▶ [Text excerpt]
+-------+
Sherry Huss is maker-in-chief and runs Publishing, eCommerce, Online, and Events for MAKE. She has been instrumental in driving the strategy, management, marketing, and production of Maker Faire since its launch in 2006 and is focused on growing the MAKE brand throughout the Maker ecosystem.
She has over 20 years of technology marketing, publishing, and event experience and has held senior management positions at MediaLive International, Key3Media, Ziff-Davis, and Softbank. Product marketing and live event experiences have been a focus for Sherry, and throughout her career, she has been instrumental in launching and managing several successful technology and consumer events such as Sun's JavaOne, Oracle's iDevelop, O'Reilly Media's Web 2.0 Summit and Dwell on Design Conference and Expo. She is passionate about making and the Maker community.
Melissa Morgan is the content services director. She began her career managing the Amazon.com homepage back in the 90s when they only sold books and everyone wrapped presents during the holiday rush. She still regrets leaving before her stock options had fully vested. From there, she moved on to manage content, software, and web development for online startups as well as major rock band and fashion industry websites.
+-------+
Write the next part of the MAKE staff biographies, picking up after the last sentence about Melissa Morgan.

▶ [Provided material]
+-------+
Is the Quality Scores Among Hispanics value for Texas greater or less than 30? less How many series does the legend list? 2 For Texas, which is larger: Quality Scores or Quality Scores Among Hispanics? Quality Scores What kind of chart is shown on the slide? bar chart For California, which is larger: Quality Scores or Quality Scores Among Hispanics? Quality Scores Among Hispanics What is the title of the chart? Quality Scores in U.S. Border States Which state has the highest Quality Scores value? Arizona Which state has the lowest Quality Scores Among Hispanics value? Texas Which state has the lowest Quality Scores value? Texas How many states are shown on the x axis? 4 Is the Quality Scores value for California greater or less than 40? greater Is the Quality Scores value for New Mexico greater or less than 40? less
+-------+
▶ [Answer space]
Gareth Branwyn is the editorial director. For 12 years, he was a contributing editor at Wired, co-creating and authoring the "Jargon Watch" column and writing numerous feature pieces. Gareth has also authored half a dozen books, including the first book dedicated to the Web (Mosaic Quick Tour: Accessing and Navigating the World Wide Web), The Happy Mutant Handbook (with the editors of bOING bOING magazine), and Jamming the Media: A Citizen's Guide. He has served as an editor for a number of MAKE's popular book titles, including Make: Electronics, Maker's Notebook, and The Best of MAKE.
Mark Frauenfelder is the editor-in-chief of MAKE magazine, and the founder of the popular Boing Boing blog. He was an editor at Wired from 1993-1998, and was the founding editor-in-chief of Wired Online. He's the author of six books. His latest book is Made By Hand: Searching for Meaning in a Throwaway World.
Keith Hammond is the projects editor of MAKE magazine. He cut his teeth at The Nose magazine and was news editor of Mother Jones Online, the first general-interest magazine to publish on the web. He has written and edited for publishers ranging from Forbes to EcoTraveler to Random House; lobbied and flacked for wilderness conservation groups; and consulted on political and media campaigns for nonprofit, corporate, and government clients. He returned to publishing in 2006 with O'Reilly Media, as production editor of the book Makers: and copy chief of MAKE and CRAFT.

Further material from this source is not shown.